-- begin --

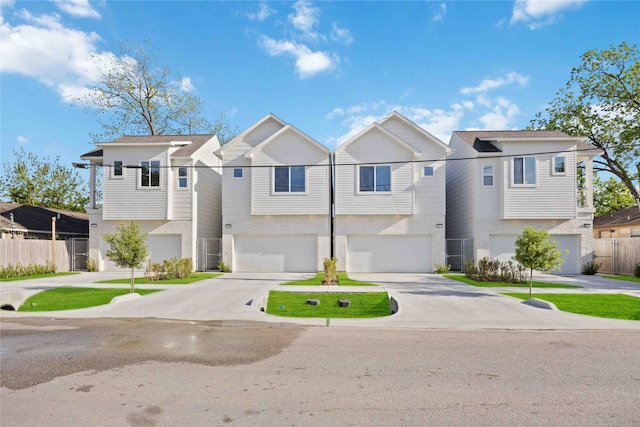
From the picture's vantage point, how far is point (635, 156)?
99.6 ft

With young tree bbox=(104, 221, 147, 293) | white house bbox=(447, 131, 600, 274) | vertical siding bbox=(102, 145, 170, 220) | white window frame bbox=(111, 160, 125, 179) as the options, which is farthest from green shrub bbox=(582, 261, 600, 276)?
white window frame bbox=(111, 160, 125, 179)

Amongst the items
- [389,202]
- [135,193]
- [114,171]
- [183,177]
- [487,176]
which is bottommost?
[389,202]

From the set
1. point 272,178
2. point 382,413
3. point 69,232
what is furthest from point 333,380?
point 69,232

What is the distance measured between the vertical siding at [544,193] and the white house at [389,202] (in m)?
3.56

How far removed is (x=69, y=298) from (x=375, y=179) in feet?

-- end --

▶ _WHAT YOU ARE ASKED TO DO_
Recast every line of the records above as a JSON list of strings, one string per line, leaving out blank lines and the pictures.

▶ _RESULT OF THIS EXERCISE_
[
  "From the picture's vantage point, how far is point (635, 156)?",
  "99.6 ft",
  "With young tree bbox=(104, 221, 147, 293) | white house bbox=(447, 131, 600, 274) | vertical siding bbox=(102, 145, 170, 220) | white window frame bbox=(111, 160, 125, 179) as the options, which is farthest from green shrub bbox=(582, 261, 600, 276)?",
  "white window frame bbox=(111, 160, 125, 179)",
  "Amongst the items",
  "- [389,202]",
  "- [135,193]",
  "- [114,171]",
  "- [183,177]",
  "- [487,176]",
  "which is bottommost?",
  "[389,202]",
  "From the set",
  "1. point 272,178",
  "2. point 382,413",
  "3. point 69,232",
  "what is furthest from point 333,380?",
  "point 69,232",
  "What is the distance measured between the vertical siding at [544,193] and the white house at [389,202] (in m)?",
  "3.56",
  "How far removed is (x=69, y=298) from (x=375, y=179) in feet?"
]